Guest Post by Jos de Laat
While seeing several official investigations related to the ClimateGate emails coming by, sifting through some of their reports and through commentary in newspapers, magazines and on the internet, I came across a blog by Richard Horton in the Guardian in the aftermath of the recent British Muir-Russell report.
Horton is not a climate scientist but a medical doctor and chief-editor of the well known medical journal the Lancet. He contributed to the Muir-Russell report, mainly for explaining what peer-review actually consists of.
His Guardian blog is well worth reading and reminded me of a paper that was published 10 years ago in BAMS, and has been stuck to my notice board ever since.
“On the lack of accountability in meteorological research”, Bulletin of
the American Meteorological Society (BAMS), Vol. 81, No. 6, June 2000.
BAMS is obviously not the least of the Climate Science journals(http://sciencewatch.com/dr/sci/10/jan31-10_1/). The paper is a little editorial comment and analysis that worries about the “sloppy” (my words) state of checks and balances in publishing meteorological research. In the introduction, the paper notes that:
… OUR EVALUATION PROCESSES ARE CURRENTLY FUNCTIONING SO POORLY THAT THE INTEGRITY OF THE SCIENCE AND ITS TIMELY PROGRESS ARE ACTUALLY BEINGJEOPARDIZED … [emphasis added]

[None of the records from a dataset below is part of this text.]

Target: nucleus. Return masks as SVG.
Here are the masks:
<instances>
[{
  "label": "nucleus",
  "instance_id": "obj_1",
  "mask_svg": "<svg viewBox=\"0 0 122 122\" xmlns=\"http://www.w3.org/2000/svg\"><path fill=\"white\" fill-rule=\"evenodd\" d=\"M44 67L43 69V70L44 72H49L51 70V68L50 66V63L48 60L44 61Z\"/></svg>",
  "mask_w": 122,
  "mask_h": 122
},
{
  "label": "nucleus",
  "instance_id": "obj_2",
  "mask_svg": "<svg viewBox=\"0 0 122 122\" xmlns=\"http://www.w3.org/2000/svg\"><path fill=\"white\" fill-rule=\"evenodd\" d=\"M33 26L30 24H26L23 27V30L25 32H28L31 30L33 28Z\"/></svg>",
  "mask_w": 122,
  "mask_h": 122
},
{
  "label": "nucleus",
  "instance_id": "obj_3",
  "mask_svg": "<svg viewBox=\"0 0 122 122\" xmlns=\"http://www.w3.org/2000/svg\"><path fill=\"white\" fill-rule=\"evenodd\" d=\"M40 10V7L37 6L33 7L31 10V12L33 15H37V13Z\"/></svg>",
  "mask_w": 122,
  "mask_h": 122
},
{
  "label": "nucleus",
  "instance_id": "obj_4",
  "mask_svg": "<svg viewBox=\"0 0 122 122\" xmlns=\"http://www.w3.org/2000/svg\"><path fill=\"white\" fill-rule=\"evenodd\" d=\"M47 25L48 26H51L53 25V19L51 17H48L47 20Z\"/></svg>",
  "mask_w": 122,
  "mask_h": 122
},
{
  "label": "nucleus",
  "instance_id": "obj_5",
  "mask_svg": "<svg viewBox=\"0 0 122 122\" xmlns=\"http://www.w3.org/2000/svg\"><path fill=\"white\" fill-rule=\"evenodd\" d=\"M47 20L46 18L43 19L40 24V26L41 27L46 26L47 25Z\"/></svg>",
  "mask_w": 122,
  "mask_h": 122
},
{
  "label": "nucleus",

Apparently it was already observed 10 years ago that there were issues with regard to accountability and the peer-review process in meteorological research – and presumably throughout climate science. One might look at what is going on right now and wonder if what we see happening is actually what the editorial already warned for 10 years
And remember, this paper was published long before any ClimateGate emails, before the start of the “science” blogs, before any Hockeystick issues, even before the release of the third report of the IPCC, which played a major role in the advancing climate change as a political and public topic.
The paper is freely available here:
The recommendations put forward at the end of the paper are also well worth reading.